Using artificial intelligence to assess hand trajectories of a touchscreen shape-tracing task


Artificial intelligence-based motion capture systems offer a markerless, lightweight approach to kinematic analyses in a variety of human motor learning investigations. Yet, many of these tools are unvalidated and optimal model parameters remain undefined. Here, we aimed to determine optimal model parameters of DeepLabCut (DLC) technology for assessing upper limb movements. We systematically tested the impact of two model parameters on accuracy of the trained DLC model via two experiments. Participants (N = 29) performed 3 blocks of a touchscreen-based shape-tracing task using their index finger. Each block was captured by a camera (GoPro Hero8, 60Hz, 87 total videos). Model accuracy was assessed as pixel error, determined following training (500,000 iterations, 20 frames labelled per video) at the DLC validation stage. Accuracy was compared across: Exp 1) 1-3 virtual markers labelled per frame, and Exp 2) 5 vs. 10 videos used to train the model. Results: Exp 1) Increasing virtual markers from 1 to 2 reduced test error, yet adding a third resulted in no further improvements (235.95px vs. 7.52px vs. 28.37px).
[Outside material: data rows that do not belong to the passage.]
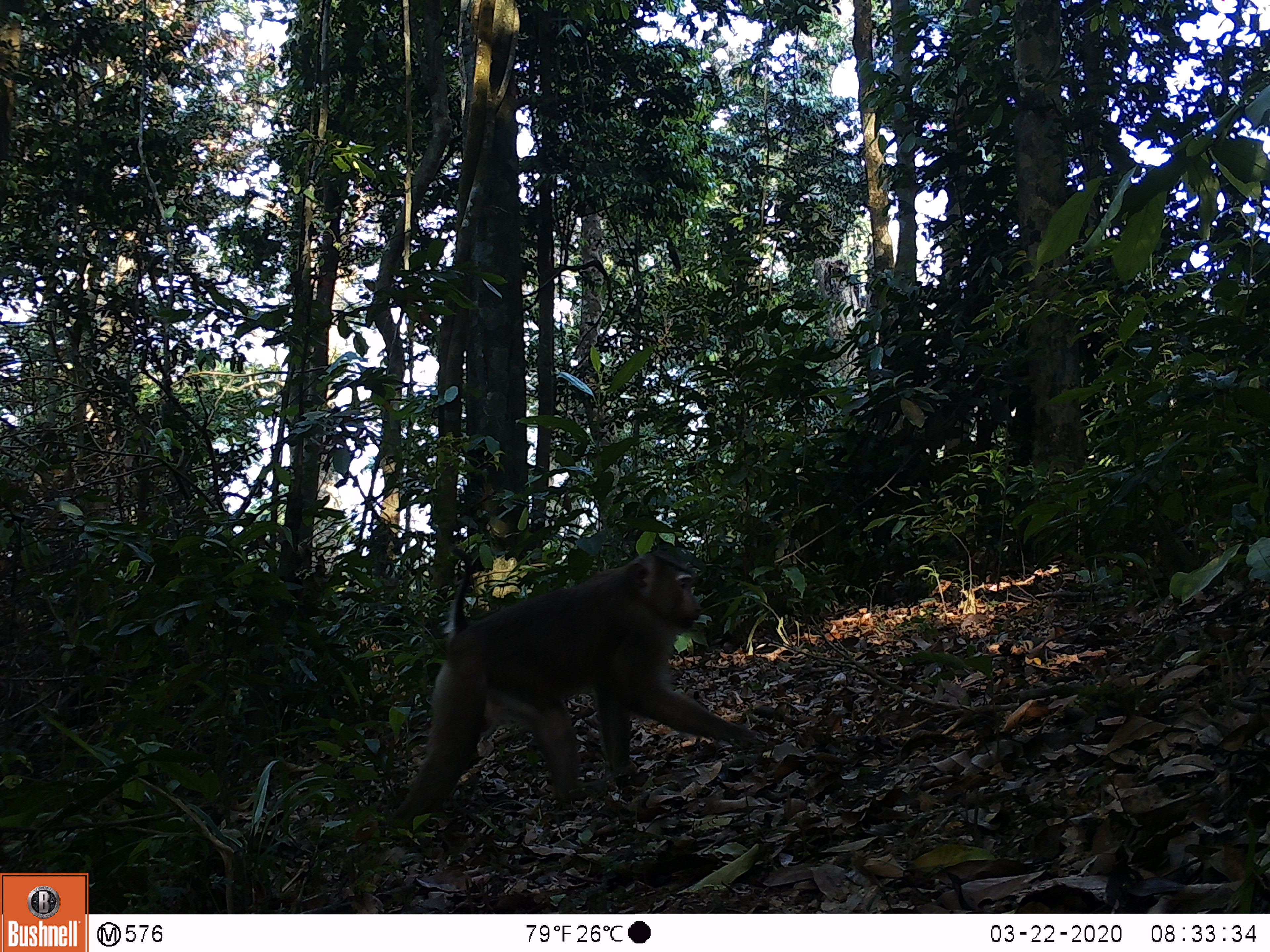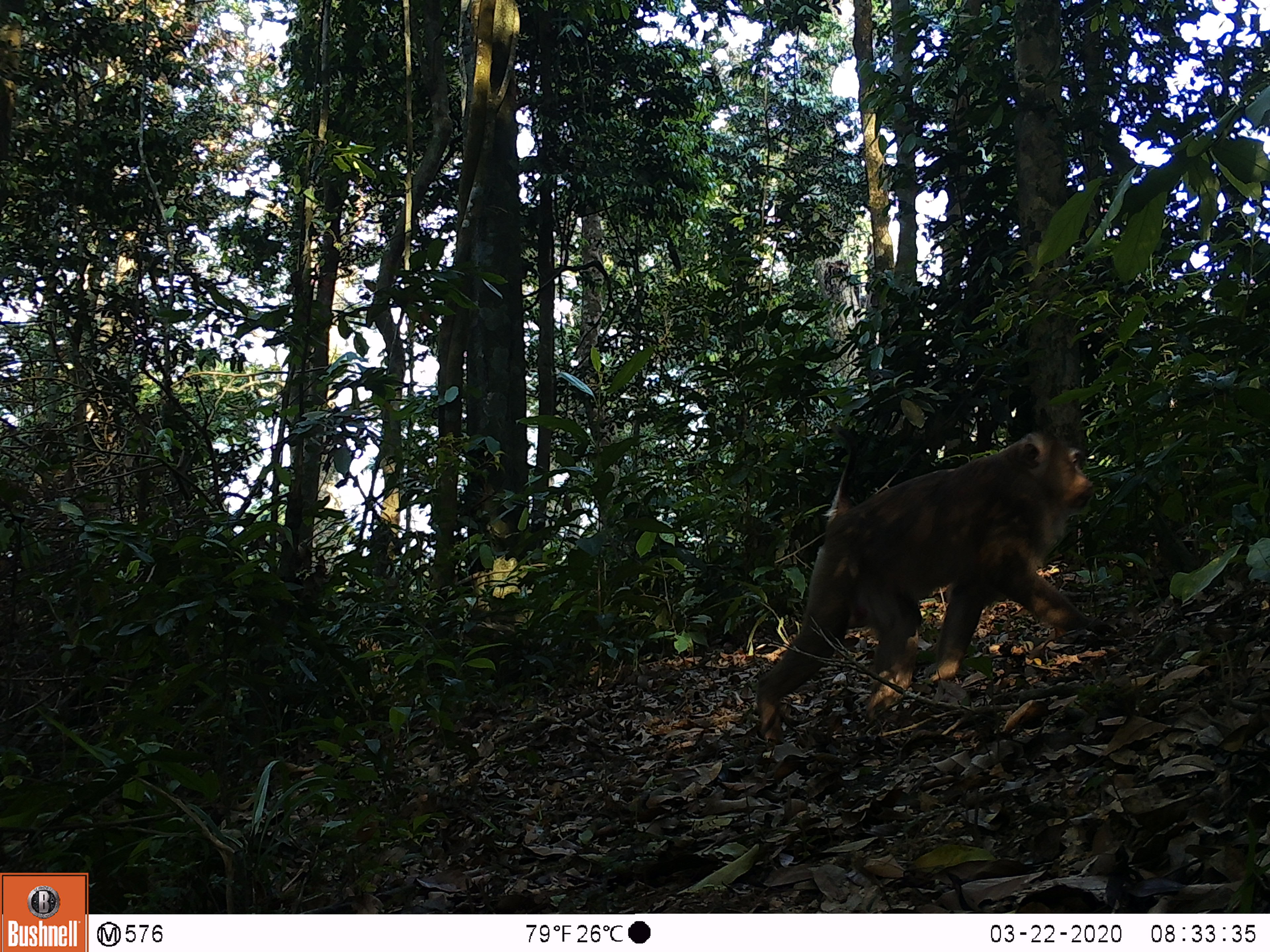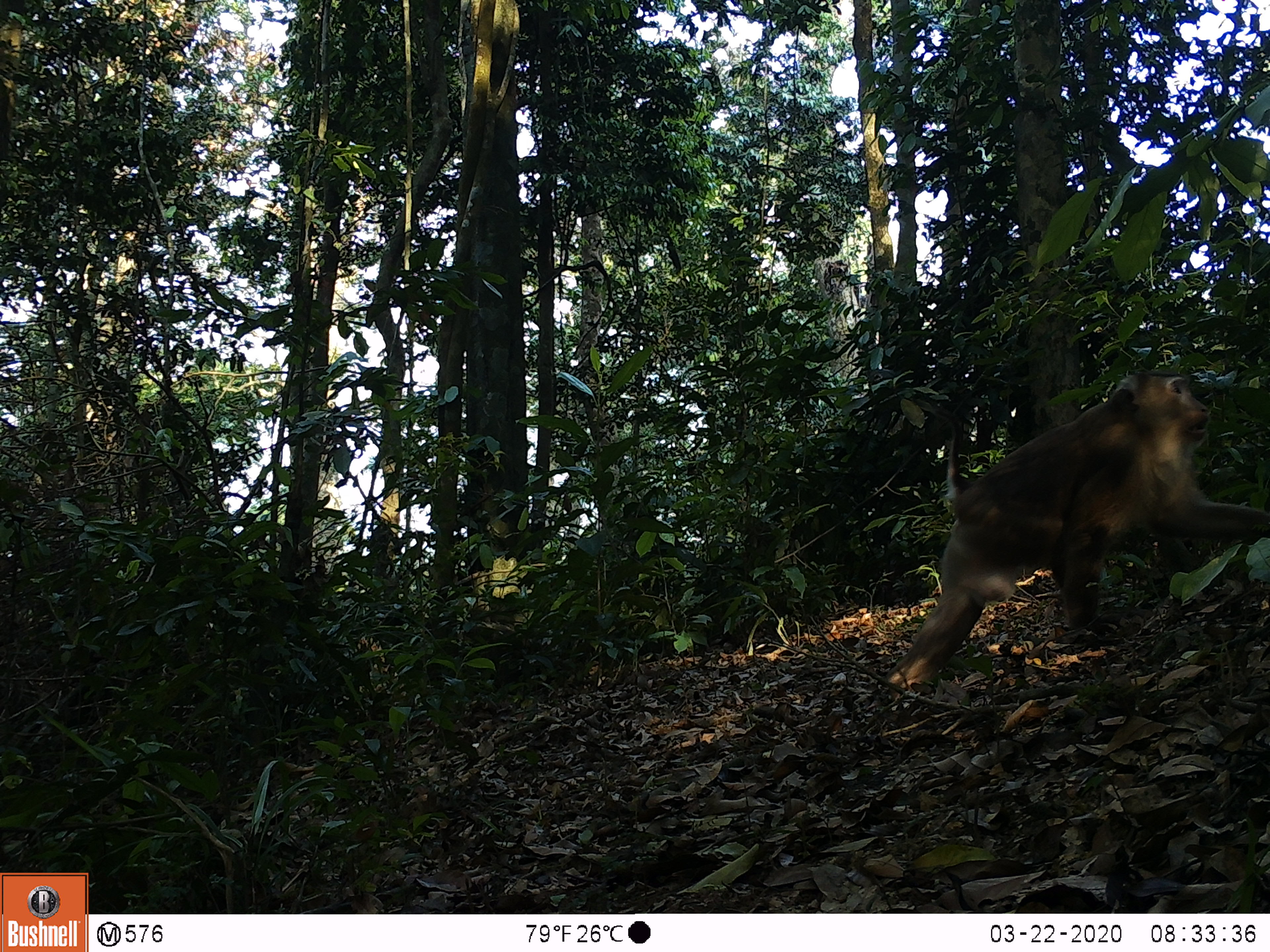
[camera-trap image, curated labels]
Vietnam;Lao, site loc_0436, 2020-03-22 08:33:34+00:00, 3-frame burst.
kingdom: Animalia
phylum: Chordata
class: Mammalia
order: Primates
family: Cercopithecidae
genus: Macaca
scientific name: Macaca nemestrina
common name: pig-tailed macaque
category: pig tailed macaque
Pig tailed macaque (pig-tailed macaque) (Macaca nemestrina). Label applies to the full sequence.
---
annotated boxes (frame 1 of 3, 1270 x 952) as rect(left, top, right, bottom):
pig tailed macaque: rect(393, 547, 765, 833)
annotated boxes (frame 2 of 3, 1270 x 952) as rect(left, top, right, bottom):
pig tailed macaque: rect(755, 422, 1118, 744)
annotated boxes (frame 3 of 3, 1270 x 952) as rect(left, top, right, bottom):
pig tailed macaque: rect(888, 368, 1269, 702)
Exp 2) Increasing the number of videos used to train the model reduced test error (235.95px vs. 8.19px). Our findings indicate 2 labels and 10 videos (>10% dataset) produced a superior DLC model for capturing the shape-tracing movement. Further research will be conducted to test this model against a validated system (e.g., coordinates of the finger output by DLC vs. those obtained from the touchscreen). This work informs applications of DLC in investigations of human movement.

Acknowledgments: This work is supported by funding awarded to SK through the Natural Sciences and Engineering Research Council (NSERC; Discovery Grant).